Thursday, December 6, 2007

Shifty Bits in Python

I have been working on a small side project which requires some Huffman coding for compression. Unfortunately the algorithm used is a bit custom, so I could not find a way to do it with libraries that are currently available.

Luckily I have an example of the algorithm in C so I decided to try porting it to Python. This seemed simple enough as I have a bit of a C/C++ background and the code was just a lookup table, a couple of loops, and some bit shifts, so how hard could this be?

I had the initial port of the code done fairly quickly, but it didn't work. I banged my head against the code for a while twiddling with various bits until I realized what was going on. Python doesn't overflow bitwise operators, so when you shift left, the bits do not overflow off into the ether as they would in C.

As an example, say you have an unsigned char in C and its value is 150. In binary that would look like 10010110. If you shift that left 1 place, you end up with 00101100 which is the value 44. Note that the 1 bit on the very left disappeared because it overflowed. Now in Python if you shift it left 1 place you end up with 100101101 which is the value 300. As you can see, Python will let the value get as large as it needs to be which can be both a blessing and a curse.

I finally came up with the following code which would more or less "cast" a value from one size to another. In this example it "casts" a 4-byte representation of the number to a 1-byte representation.

value = struct.unpack('B', struct.pack('L', value)[:1])[0]

In peices:

struct.pack('L', value) - Create a byte-encoded version of the number. The number 300 would look like '\x2c\x01\x00\x00'

[:1] - Get the first byte from the byte string. In this case it is '\x2c'

struct.unpack('B', ...) - Create a new number from the byte string that is and unsigned byte. In this case 150.

[0] - Since struct.unpack returns a tuple even if there is one item, this extracts the first item from the tuple.

If you were to want to get an unsigned short int (2 bytes) from an unsigned int (4 bytes), then you would just have to replace 'B' with 'I' and change [:1] to [:2].

This is a bit of a hack, but at least the Huffman coding algorithm now works. Eventually I will probably make this a C module for speed, but for now I just need to have something working as I experiment.

I'm posting this as a reminder to myself in hope that history doesn't repeat itself, and on the off chance that someone else might be running into the same problem.

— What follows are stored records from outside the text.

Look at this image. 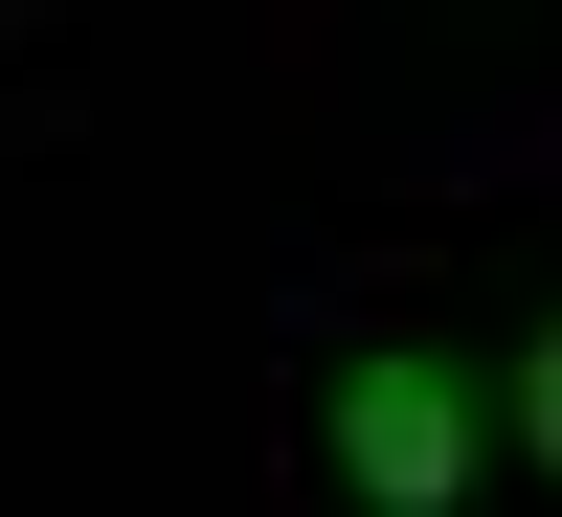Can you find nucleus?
<instances>
[{
	"mask_svg": "<svg viewBox=\"0 0 562 517\" xmlns=\"http://www.w3.org/2000/svg\"><path fill=\"white\" fill-rule=\"evenodd\" d=\"M473 405H495V450H518V473L562 495V293L518 315V360H495V383H473Z\"/></svg>",
	"mask_w": 562,
	"mask_h": 517,
	"instance_id": "2",
	"label": "nucleus"
},
{
	"mask_svg": "<svg viewBox=\"0 0 562 517\" xmlns=\"http://www.w3.org/2000/svg\"><path fill=\"white\" fill-rule=\"evenodd\" d=\"M315 473H338V517H473V473H495V405H473V360H428V338H360L338 383H315Z\"/></svg>",
	"mask_w": 562,
	"mask_h": 517,
	"instance_id": "1",
	"label": "nucleus"
}]
</instances>
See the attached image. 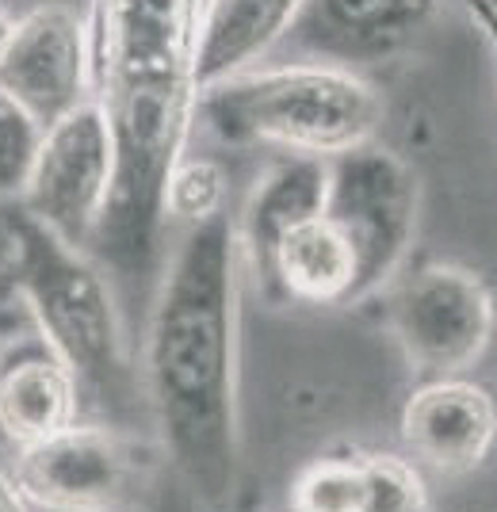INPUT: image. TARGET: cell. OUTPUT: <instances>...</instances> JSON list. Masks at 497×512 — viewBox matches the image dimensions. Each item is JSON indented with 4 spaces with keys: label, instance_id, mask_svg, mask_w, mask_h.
Here are the masks:
<instances>
[{
    "label": "cell",
    "instance_id": "ffe728a7",
    "mask_svg": "<svg viewBox=\"0 0 497 512\" xmlns=\"http://www.w3.org/2000/svg\"><path fill=\"white\" fill-rule=\"evenodd\" d=\"M27 329H31V321L23 314V306H4L0 302V348L8 341H16V337H23Z\"/></svg>",
    "mask_w": 497,
    "mask_h": 512
},
{
    "label": "cell",
    "instance_id": "7c38bea8",
    "mask_svg": "<svg viewBox=\"0 0 497 512\" xmlns=\"http://www.w3.org/2000/svg\"><path fill=\"white\" fill-rule=\"evenodd\" d=\"M77 413V379L35 329L0 348V436L12 448H35L73 428Z\"/></svg>",
    "mask_w": 497,
    "mask_h": 512
},
{
    "label": "cell",
    "instance_id": "9c48e42d",
    "mask_svg": "<svg viewBox=\"0 0 497 512\" xmlns=\"http://www.w3.org/2000/svg\"><path fill=\"white\" fill-rule=\"evenodd\" d=\"M0 92L12 96L43 130L92 104L96 54L88 12L46 4L12 20V35L0 50Z\"/></svg>",
    "mask_w": 497,
    "mask_h": 512
},
{
    "label": "cell",
    "instance_id": "2e32d148",
    "mask_svg": "<svg viewBox=\"0 0 497 512\" xmlns=\"http://www.w3.org/2000/svg\"><path fill=\"white\" fill-rule=\"evenodd\" d=\"M226 199L230 180L215 157H184L165 188V218H176L184 230H192L230 211Z\"/></svg>",
    "mask_w": 497,
    "mask_h": 512
},
{
    "label": "cell",
    "instance_id": "30bf717a",
    "mask_svg": "<svg viewBox=\"0 0 497 512\" xmlns=\"http://www.w3.org/2000/svg\"><path fill=\"white\" fill-rule=\"evenodd\" d=\"M398 436L413 467L452 478L471 474L490 459L497 444L494 394L463 375L425 379L402 406Z\"/></svg>",
    "mask_w": 497,
    "mask_h": 512
},
{
    "label": "cell",
    "instance_id": "e0dca14e",
    "mask_svg": "<svg viewBox=\"0 0 497 512\" xmlns=\"http://www.w3.org/2000/svg\"><path fill=\"white\" fill-rule=\"evenodd\" d=\"M360 512H433L425 478L410 459L360 455Z\"/></svg>",
    "mask_w": 497,
    "mask_h": 512
},
{
    "label": "cell",
    "instance_id": "ba28073f",
    "mask_svg": "<svg viewBox=\"0 0 497 512\" xmlns=\"http://www.w3.org/2000/svg\"><path fill=\"white\" fill-rule=\"evenodd\" d=\"M115 157L100 104L77 107L43 130L39 153L23 188V211L65 245L85 249L96 237L100 214L108 207Z\"/></svg>",
    "mask_w": 497,
    "mask_h": 512
},
{
    "label": "cell",
    "instance_id": "8fae6325",
    "mask_svg": "<svg viewBox=\"0 0 497 512\" xmlns=\"http://www.w3.org/2000/svg\"><path fill=\"white\" fill-rule=\"evenodd\" d=\"M436 20L433 4L417 0H329L299 4L287 35H295L310 62L352 69L406 54Z\"/></svg>",
    "mask_w": 497,
    "mask_h": 512
},
{
    "label": "cell",
    "instance_id": "ac0fdd59",
    "mask_svg": "<svg viewBox=\"0 0 497 512\" xmlns=\"http://www.w3.org/2000/svg\"><path fill=\"white\" fill-rule=\"evenodd\" d=\"M295 512H360V455H325L295 478Z\"/></svg>",
    "mask_w": 497,
    "mask_h": 512
},
{
    "label": "cell",
    "instance_id": "52a82bcc",
    "mask_svg": "<svg viewBox=\"0 0 497 512\" xmlns=\"http://www.w3.org/2000/svg\"><path fill=\"white\" fill-rule=\"evenodd\" d=\"M387 321L413 371L425 379H455L494 341L497 299L471 268L425 264L390 291Z\"/></svg>",
    "mask_w": 497,
    "mask_h": 512
},
{
    "label": "cell",
    "instance_id": "9a60e30c",
    "mask_svg": "<svg viewBox=\"0 0 497 512\" xmlns=\"http://www.w3.org/2000/svg\"><path fill=\"white\" fill-rule=\"evenodd\" d=\"M264 295L280 302H299V306H322V310L360 302L356 256L325 214L295 226L283 237L272 256Z\"/></svg>",
    "mask_w": 497,
    "mask_h": 512
},
{
    "label": "cell",
    "instance_id": "8992f818",
    "mask_svg": "<svg viewBox=\"0 0 497 512\" xmlns=\"http://www.w3.org/2000/svg\"><path fill=\"white\" fill-rule=\"evenodd\" d=\"M23 501L46 512H134L150 490V451L127 428L77 425L16 451Z\"/></svg>",
    "mask_w": 497,
    "mask_h": 512
},
{
    "label": "cell",
    "instance_id": "6da1fadb",
    "mask_svg": "<svg viewBox=\"0 0 497 512\" xmlns=\"http://www.w3.org/2000/svg\"><path fill=\"white\" fill-rule=\"evenodd\" d=\"M238 268L230 211L184 230L146 321L142 390L161 455L195 512H238L245 493Z\"/></svg>",
    "mask_w": 497,
    "mask_h": 512
},
{
    "label": "cell",
    "instance_id": "5bb4252c",
    "mask_svg": "<svg viewBox=\"0 0 497 512\" xmlns=\"http://www.w3.org/2000/svg\"><path fill=\"white\" fill-rule=\"evenodd\" d=\"M299 4H195L192 23V77L207 92L226 85L287 39Z\"/></svg>",
    "mask_w": 497,
    "mask_h": 512
},
{
    "label": "cell",
    "instance_id": "7402d4cb",
    "mask_svg": "<svg viewBox=\"0 0 497 512\" xmlns=\"http://www.w3.org/2000/svg\"><path fill=\"white\" fill-rule=\"evenodd\" d=\"M471 20H475L478 35L486 39V46H490V54H494V62H497V8L494 4H475V8H471Z\"/></svg>",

Update: A couple of friends chimed in with a much better idea. All you need to do is perform a logical and with 0xFF (add as many F's as you need), and that's it. I don't know what I was thinking! Thanks guys for the ideas!


Mark said...

Hey Chuck,

Couldn't you do something like ANDing the result with 11111110 to eliminate the rotated bit. That would seem to be faster than unpacking/packing the result.


Edwin said...

My thoughts exactly.

value &= 0xff

should do the trick.

Chuck said...

Man I don't know what I was thinking (that is what I get for trying to code some stuff in the middle of the night). You guys are right... I have updated the post, and thanks for the tips.